Do Nurses at Hamilton Grove Stick Around?

Staff turnover at HAMILTON GROVE is high. At 65%, the facility is 19 percentage points above the Indiana average of 46%. High turnover means new staff may not know residents' individual needs, medications, or preferences. It can also be disorienting for residents, especially those with dementia who rely on familiar faces. Families should ask: What is causing the turnover? What retention programs are in place? How do you ensure care continuity during staff transitions?

Was Hamilton Grove Ever Fined?

HAMILTON GROVE has been fined $15,593 across 1 penalty action. This is below the Indiana average of $33,235. While any fine indicates a compliance issue, fines under $50,000 are relatively common and typically reflect isolated problems that were subsequently corrected. Families should ask what specific issues led to these fines and confirm they've been resolved.

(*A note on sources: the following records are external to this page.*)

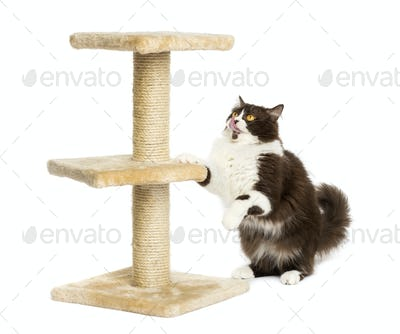 British longhair preparing to jump on a cat tree, isolated on white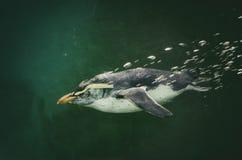 Pingvin i vatten Royaltyfria Bilder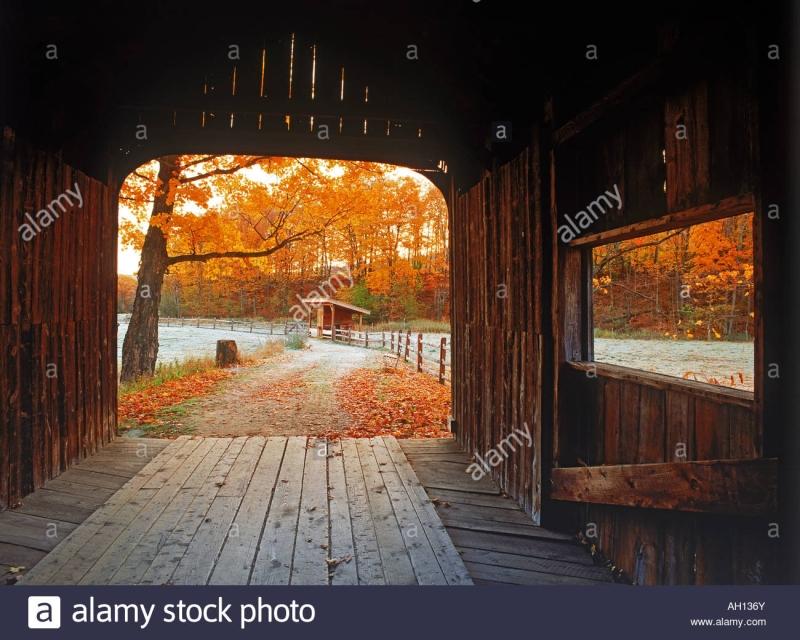 Original source: https://c8.alamy.com/comp/AH136Y/old-covered-bridge-amid-fall-foliage-near-grafton-vermont-in-new-england-AH136Y.jpg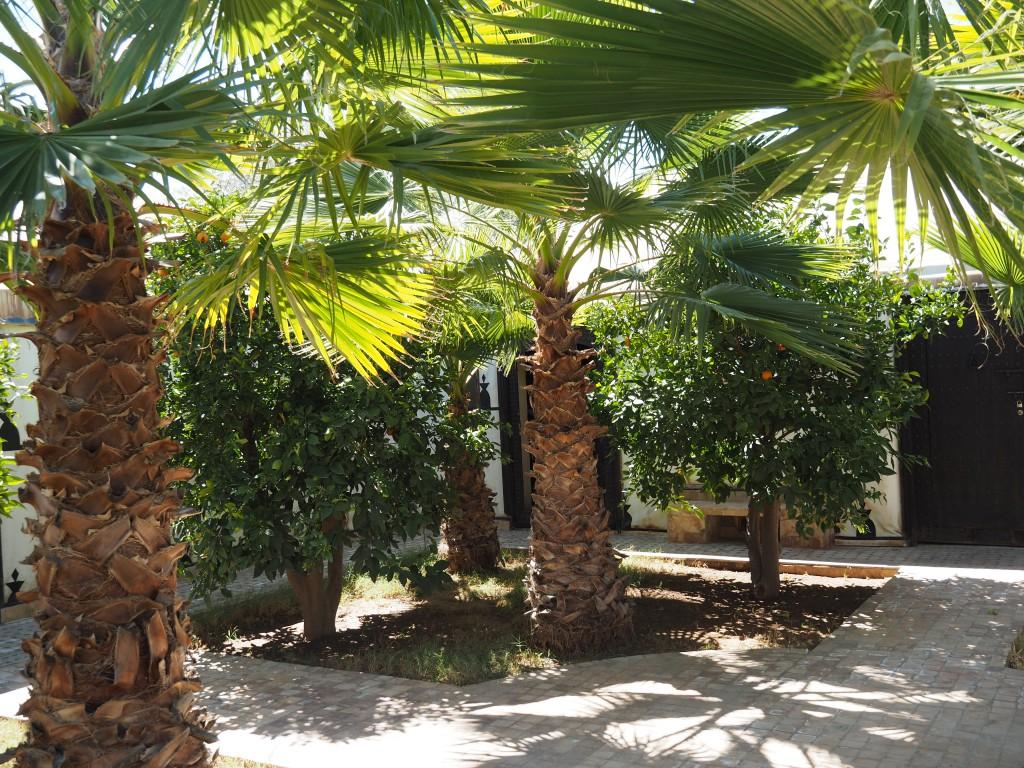 ....Orangenbäume und Palmen im Vorgarten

Is Hamilton Grove on Any Federal Watch List?

HAMILTON GROVE is not on any federal watch list. The most significant is the Special Focus Facility (SFF) program, which identifies the bottom 1% of nursing homes nationally based on persistent, serious quality problems. Not being on this list means the facility has avoided the pattern of deficiencies that triggers enhanced federal oversight. This is a positive indicator, though families should still review the facility's inspection history directly.